_What the task asks_
Return word for word the lines of the material from the one holding "How far from" through the end of the material, including both ends, and nothing else.

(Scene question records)
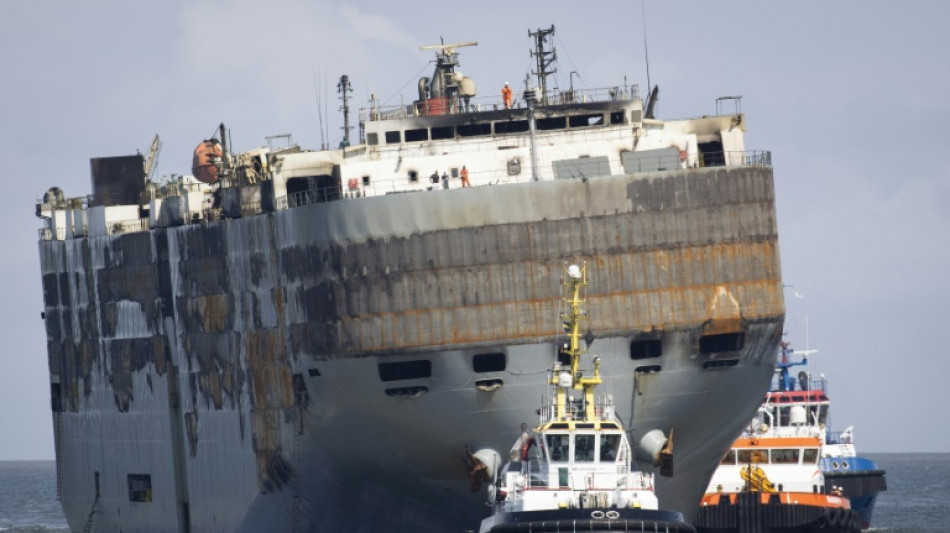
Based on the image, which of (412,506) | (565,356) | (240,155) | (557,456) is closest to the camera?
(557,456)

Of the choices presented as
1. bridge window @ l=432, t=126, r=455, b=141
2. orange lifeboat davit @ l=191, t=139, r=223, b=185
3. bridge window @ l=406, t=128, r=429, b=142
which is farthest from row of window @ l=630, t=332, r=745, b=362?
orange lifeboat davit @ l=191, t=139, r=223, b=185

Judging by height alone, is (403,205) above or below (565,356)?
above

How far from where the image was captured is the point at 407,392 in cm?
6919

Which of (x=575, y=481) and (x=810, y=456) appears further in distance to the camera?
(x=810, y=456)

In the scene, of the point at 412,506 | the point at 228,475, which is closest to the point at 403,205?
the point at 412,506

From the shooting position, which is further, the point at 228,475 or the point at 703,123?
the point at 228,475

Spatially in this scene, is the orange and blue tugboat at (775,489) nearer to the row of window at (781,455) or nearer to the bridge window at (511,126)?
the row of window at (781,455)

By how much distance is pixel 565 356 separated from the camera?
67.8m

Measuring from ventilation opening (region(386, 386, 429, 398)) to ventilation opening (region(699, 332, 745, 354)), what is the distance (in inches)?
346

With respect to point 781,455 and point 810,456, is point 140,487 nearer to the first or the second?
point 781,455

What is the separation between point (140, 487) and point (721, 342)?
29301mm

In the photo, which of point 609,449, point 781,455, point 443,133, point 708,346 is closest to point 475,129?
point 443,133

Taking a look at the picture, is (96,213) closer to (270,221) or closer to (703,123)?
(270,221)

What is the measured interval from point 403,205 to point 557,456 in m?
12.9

_Full output_
How far from where the image was captured is the point at 407,392 in cm?
6919

Which of (x=575, y=481) and (x=810, y=456) appears further in distance to the camera?
(x=810, y=456)

In the scene, of the point at 412,506 | the point at 228,475, which is closest to the point at 403,205?
the point at 412,506

From the shooting position, which is further, the point at 228,475 or the point at 703,123?
the point at 228,475

Spatially in this scene, is the orange and blue tugboat at (775,489) nearer to the row of window at (781,455) or nearer to the bridge window at (511,126)?
the row of window at (781,455)

By how much distance is pixel 565 356 separated from the camera?
67.8m

Measuring from ventilation opening (region(386, 386, 429, 398)) to ventilation opening (region(699, 332, 745, 354)), what is the distance (in inches)?
346

With respect to point 781,455 and point 810,456, is point 140,487 nearer to the first or the second?
point 781,455

What is the separation between point (140, 487) and point (721, 342)?
29301mm

In the photo, which of point 609,449, point 781,455, point 443,133, point 708,346 is closest to point 475,129?
point 443,133

Taking a look at the picture, is (96,213) closer to (270,221) or closer to (703,123)?
(270,221)

What is the measured interval from point 403,205 to point 557,456 in m?
12.9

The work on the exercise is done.